## What this task involves
Starting with the line that contains "When comparing pixel" and going on through the last of the lines, give those lines again with "lens" swapped for "camera" and everything else unchanged.

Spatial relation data
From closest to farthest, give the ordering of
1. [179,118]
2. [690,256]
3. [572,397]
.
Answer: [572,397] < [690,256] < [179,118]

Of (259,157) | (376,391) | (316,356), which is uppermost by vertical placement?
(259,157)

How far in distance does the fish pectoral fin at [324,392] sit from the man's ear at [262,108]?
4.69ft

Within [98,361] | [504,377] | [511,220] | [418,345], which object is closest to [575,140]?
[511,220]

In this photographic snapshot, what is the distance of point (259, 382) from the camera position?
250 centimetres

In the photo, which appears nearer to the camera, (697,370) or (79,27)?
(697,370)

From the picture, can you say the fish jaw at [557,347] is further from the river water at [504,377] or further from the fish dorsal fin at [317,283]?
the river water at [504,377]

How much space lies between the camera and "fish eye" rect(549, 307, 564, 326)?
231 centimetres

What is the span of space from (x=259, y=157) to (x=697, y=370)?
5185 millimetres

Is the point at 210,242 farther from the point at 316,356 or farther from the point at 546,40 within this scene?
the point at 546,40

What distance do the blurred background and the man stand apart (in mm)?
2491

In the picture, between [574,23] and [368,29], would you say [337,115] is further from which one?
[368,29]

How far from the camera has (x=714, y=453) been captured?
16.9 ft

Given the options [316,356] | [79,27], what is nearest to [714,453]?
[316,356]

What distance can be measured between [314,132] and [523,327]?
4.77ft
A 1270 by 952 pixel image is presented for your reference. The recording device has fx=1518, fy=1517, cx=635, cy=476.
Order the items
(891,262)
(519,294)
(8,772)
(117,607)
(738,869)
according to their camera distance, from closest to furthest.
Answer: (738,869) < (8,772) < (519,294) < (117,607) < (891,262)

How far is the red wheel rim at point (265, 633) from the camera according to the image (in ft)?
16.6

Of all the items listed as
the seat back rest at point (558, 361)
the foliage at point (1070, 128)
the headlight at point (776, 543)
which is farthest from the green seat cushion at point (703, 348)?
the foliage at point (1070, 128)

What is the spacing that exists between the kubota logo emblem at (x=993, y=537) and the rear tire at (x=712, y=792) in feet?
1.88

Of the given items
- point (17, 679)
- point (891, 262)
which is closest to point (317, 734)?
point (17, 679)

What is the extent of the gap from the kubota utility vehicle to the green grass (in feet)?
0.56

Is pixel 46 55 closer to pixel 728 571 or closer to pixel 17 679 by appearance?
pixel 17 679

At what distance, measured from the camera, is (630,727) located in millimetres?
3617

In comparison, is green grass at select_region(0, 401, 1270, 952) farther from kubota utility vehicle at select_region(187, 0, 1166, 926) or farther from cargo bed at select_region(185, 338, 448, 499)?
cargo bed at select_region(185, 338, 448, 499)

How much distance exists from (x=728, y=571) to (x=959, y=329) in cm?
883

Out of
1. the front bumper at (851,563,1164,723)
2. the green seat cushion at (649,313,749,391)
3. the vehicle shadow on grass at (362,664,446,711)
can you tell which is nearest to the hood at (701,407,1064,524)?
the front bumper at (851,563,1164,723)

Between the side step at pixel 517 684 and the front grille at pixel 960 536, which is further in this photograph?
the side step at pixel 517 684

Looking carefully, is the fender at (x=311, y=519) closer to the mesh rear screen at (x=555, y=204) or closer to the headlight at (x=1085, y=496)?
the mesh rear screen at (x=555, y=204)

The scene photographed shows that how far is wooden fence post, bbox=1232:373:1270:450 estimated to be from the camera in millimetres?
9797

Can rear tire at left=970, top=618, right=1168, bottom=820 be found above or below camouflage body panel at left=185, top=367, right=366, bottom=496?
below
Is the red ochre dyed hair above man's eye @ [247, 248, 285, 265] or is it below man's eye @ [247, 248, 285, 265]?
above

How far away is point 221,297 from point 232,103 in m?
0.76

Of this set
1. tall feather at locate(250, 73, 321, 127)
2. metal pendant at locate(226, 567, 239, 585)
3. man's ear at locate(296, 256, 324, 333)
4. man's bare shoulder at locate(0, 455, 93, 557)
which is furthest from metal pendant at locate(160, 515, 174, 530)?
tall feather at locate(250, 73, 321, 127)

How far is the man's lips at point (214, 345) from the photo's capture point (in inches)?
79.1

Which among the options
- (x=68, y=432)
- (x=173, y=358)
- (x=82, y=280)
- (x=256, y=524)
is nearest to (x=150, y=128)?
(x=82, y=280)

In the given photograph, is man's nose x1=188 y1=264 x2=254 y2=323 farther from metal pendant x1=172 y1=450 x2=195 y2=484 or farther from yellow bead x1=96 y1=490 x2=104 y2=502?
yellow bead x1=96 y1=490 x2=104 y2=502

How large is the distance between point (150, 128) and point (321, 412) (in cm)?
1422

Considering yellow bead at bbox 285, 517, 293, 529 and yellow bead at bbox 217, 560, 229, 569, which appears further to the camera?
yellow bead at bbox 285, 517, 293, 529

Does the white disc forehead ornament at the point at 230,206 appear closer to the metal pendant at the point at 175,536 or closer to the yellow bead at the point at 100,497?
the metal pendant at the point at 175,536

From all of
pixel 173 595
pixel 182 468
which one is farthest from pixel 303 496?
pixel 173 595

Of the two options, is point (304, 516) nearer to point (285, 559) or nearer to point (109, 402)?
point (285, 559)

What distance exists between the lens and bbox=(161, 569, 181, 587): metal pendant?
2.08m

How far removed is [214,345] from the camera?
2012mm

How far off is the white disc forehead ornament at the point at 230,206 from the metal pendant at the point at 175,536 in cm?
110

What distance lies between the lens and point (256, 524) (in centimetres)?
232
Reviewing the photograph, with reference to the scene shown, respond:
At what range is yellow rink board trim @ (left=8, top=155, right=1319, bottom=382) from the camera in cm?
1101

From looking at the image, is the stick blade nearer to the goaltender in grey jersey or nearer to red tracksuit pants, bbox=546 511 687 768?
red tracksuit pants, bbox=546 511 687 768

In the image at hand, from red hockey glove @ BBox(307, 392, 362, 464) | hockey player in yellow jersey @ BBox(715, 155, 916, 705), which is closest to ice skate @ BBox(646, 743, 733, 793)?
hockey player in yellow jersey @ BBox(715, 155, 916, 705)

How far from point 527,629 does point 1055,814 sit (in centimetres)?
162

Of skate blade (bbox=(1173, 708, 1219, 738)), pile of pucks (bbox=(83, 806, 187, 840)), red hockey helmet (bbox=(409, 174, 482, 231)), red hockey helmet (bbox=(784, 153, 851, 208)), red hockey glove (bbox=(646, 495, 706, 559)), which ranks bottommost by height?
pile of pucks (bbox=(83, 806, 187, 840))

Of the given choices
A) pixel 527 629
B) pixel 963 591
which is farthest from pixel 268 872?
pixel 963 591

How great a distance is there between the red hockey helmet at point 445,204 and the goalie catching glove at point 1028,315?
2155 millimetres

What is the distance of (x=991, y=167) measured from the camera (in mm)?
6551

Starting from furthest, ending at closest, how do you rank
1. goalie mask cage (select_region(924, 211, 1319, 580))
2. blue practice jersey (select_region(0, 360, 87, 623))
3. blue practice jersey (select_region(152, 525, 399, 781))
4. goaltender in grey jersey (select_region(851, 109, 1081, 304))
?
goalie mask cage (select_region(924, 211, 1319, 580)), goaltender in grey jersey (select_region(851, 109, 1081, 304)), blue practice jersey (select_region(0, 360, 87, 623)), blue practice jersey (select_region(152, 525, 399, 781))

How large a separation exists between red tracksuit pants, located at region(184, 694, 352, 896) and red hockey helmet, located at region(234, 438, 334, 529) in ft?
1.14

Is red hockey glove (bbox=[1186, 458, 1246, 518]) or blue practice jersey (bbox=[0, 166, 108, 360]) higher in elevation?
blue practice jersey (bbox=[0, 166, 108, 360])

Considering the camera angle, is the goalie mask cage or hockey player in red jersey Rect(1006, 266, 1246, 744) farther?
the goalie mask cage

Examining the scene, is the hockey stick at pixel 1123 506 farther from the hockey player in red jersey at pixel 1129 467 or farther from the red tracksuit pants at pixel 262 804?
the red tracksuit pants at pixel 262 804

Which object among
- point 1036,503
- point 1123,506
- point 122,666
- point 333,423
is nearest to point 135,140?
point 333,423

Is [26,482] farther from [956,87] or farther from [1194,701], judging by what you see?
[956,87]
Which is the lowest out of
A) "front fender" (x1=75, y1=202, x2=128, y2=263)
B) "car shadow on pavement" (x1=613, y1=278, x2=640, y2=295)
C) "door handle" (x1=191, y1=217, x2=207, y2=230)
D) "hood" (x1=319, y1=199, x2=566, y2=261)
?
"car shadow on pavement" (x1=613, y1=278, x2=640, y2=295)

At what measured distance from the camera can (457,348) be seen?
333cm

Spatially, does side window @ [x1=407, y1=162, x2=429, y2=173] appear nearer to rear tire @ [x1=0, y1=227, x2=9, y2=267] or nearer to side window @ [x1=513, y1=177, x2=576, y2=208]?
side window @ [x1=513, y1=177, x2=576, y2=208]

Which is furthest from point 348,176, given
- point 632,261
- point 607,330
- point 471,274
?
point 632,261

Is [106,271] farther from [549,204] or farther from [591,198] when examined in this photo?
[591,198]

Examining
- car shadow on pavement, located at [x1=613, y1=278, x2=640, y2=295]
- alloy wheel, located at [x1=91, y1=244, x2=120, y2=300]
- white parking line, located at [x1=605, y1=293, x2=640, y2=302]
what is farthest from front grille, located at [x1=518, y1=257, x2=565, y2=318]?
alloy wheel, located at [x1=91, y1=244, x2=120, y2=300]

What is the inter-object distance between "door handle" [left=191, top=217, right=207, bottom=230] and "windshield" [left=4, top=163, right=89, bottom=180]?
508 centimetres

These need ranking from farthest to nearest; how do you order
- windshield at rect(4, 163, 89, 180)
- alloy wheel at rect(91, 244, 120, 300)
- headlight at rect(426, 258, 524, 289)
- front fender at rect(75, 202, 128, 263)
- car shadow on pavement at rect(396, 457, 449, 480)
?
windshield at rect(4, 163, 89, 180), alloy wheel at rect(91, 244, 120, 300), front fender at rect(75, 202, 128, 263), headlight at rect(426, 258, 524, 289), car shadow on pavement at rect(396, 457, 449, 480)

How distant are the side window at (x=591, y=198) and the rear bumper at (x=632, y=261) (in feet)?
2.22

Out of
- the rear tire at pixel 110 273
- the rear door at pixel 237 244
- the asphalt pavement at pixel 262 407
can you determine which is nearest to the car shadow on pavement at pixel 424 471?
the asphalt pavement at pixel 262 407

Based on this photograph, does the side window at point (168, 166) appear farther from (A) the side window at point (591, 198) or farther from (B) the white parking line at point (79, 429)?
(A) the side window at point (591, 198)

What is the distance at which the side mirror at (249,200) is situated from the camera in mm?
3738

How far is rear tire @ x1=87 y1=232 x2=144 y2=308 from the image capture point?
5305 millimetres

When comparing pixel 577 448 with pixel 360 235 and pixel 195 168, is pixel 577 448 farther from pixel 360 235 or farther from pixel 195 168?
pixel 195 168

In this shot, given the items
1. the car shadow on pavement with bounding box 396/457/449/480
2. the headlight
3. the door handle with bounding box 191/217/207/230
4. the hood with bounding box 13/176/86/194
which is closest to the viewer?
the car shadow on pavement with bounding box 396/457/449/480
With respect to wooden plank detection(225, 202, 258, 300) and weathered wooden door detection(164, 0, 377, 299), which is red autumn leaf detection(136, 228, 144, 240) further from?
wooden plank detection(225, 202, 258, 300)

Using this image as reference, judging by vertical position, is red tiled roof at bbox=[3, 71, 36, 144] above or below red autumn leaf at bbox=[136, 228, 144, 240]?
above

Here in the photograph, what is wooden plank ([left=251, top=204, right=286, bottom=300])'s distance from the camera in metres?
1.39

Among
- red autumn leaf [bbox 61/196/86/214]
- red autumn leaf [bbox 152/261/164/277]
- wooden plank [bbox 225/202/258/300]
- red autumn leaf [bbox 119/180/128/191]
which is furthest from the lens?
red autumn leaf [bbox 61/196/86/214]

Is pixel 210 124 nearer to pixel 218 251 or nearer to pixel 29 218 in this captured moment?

## Reply to the task
When comparing pixel 577 448 with pixel 360 235 and pixel 195 168, is pixel 577 448 farther from pixel 360 235 or farther from pixel 195 168?
pixel 195 168

In this shot, given the items
1. the car shadow on pavement with bounding box 396/457/449/480
2. the headlight
3. the door handle with bounding box 191/217/207/230
4. the hood with bounding box 13/176/86/194
which is closest to the viewer?
the car shadow on pavement with bounding box 396/457/449/480
With respect to wooden plank detection(225, 202, 258, 300) and weathered wooden door detection(164, 0, 377, 299), which is red autumn leaf detection(136, 228, 144, 240) further from?
wooden plank detection(225, 202, 258, 300)

Using this image as reference, judging by vertical position, is red tiled roof at bbox=[3, 71, 36, 144] above or below red autumn leaf at bbox=[136, 228, 144, 240]?
above

Here in the photograph, what is wooden plank ([left=251, top=204, right=286, bottom=300])'s distance from the camera in metres?
1.39

Among
- red autumn leaf [bbox 61/196/86/214]
- red autumn leaf [bbox 152/261/164/277]
- wooden plank [bbox 225/202/258/300]
- red autumn leaf [bbox 119/180/128/191]
which is furthest from the camera?
red autumn leaf [bbox 61/196/86/214]

Is pixel 210 124 nearer to pixel 218 251 or nearer to pixel 29 218 in this captured moment?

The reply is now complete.